Cuando desembarcamos cogimos dirección Canterbury que era nuestro primer destino. La suerte nos sonrió encontrando un magnífico camping. El tiempo estaba inestable, nublado y algo fresco. Coincidía además que era la fecha de nuestro aniversario de bodas. Estupenda coincidencia que nos permitía, a Nani y a mí, celebrarlo en una de las ciudades más bellas, inquietantes e interesantes del reino de Inglaterra, aquella que nació de lo que fue un importante enclave romano, Durovernum, a orillas del río Stour en la ruta de Londres a Dover.
Canterbury, que deriva del nombre sajón Cantwarabyryg, alcanzó su mayor esplendor en la Edad Media cuando, ya con su nombre actual, el rey Ethelbert, descendiente de los “jutos” (invasores germánicos de Jutlandia), la hizo capital del reino de Kent que era el suyo.
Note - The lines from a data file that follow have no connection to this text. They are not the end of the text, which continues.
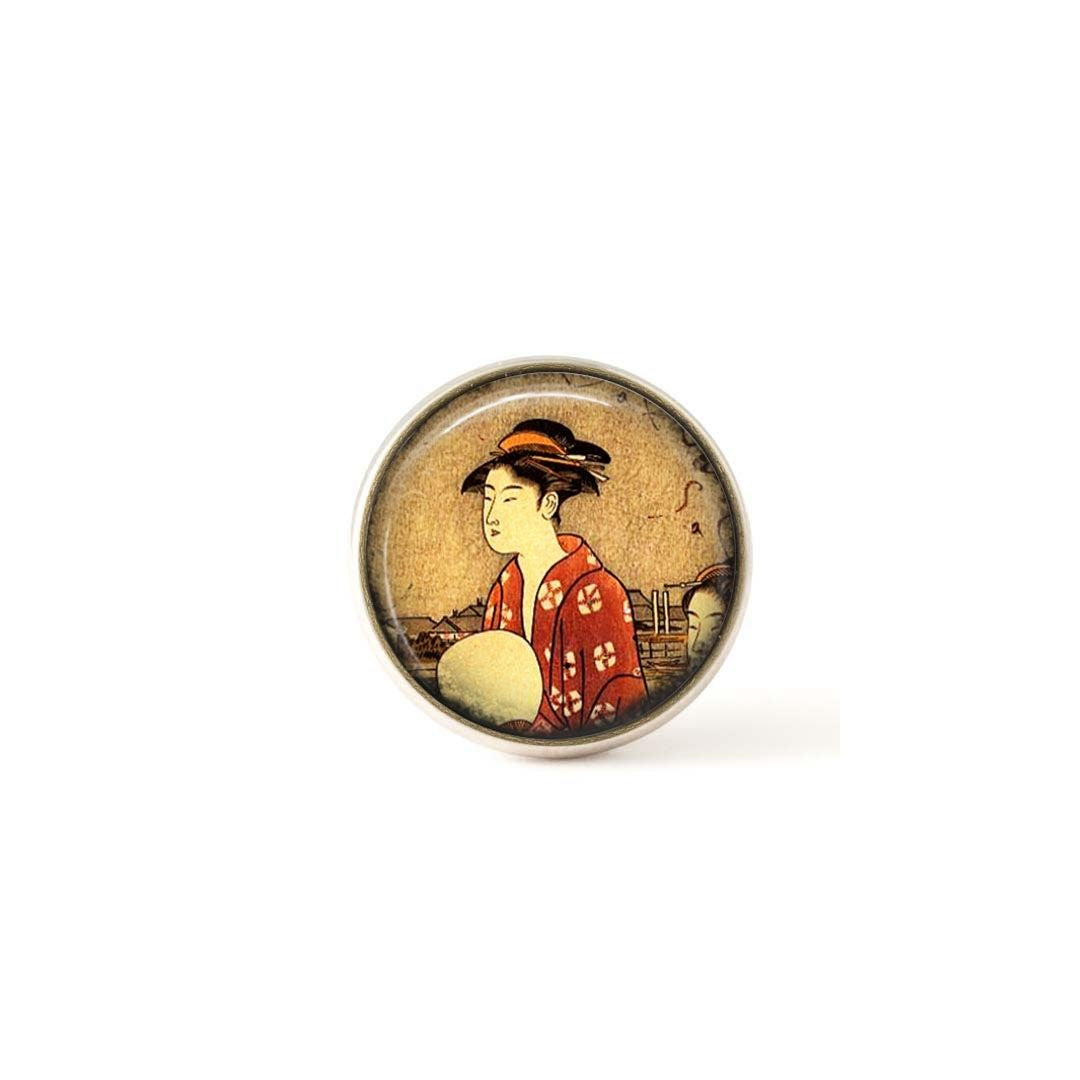 Bouton / Cabochon pour bijoux interchangeables- Geisha.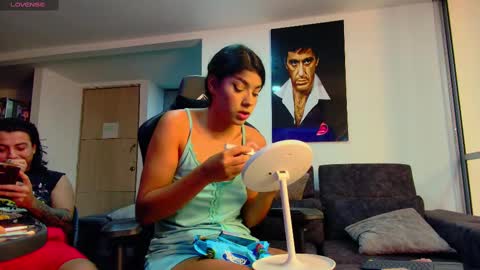 Snapshot of latin_couple77 chatting on February 25, 2025, 2:47 am Sara y Andy online show from February 25, 2025, 2:47 am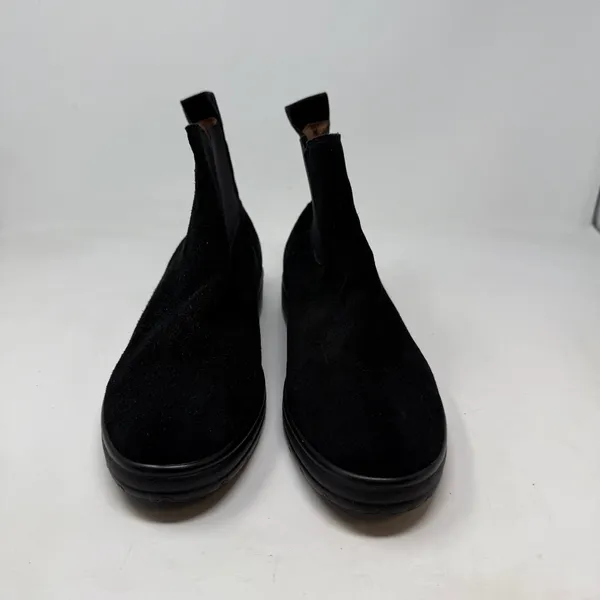 Lucky Brand Gabbee Chelsea Boots Womens 11M Black Suede Lug Sole Ankle Booties - Image 2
Posteriormente fue convertida al cristianismo por el abad y arzobispo (el primero) San Agustín de Canterbury (534-604), un monje benedictino enviado desde Roma para evangelizar Britania, al que no debemos confundir con San Agustín de Hipona (354-430), el teólogo, filósofo y escritor proclamado Padre y Doctor de la Iglesia. En el s. XI, otro arzobispo que también fue santo, el italiano Lanfranco, mandó construir una iglesia abadía, la Christ Church, que luego fue reformada y convertida en la Catedral Primada de Inglaterra. Catedral que se convirtió en la protagonista de la historia, la política y la economía de la ciudad. Canterbury se convirtió en un centro de peregrinación europeo a raíz del asesinato político del arzobispo Tomás Becket que también era lord canciller de Inglaterra. El magnicidio fue inducido por el rey Enrique II de Inglaterra y perpetrado por cuatro caballeros de la corte en el año 1170. La Iglesia convirtió el crimen en martirio y Tomás Becket fue santificado tres años después de su muerte por el Papa Alejandro III.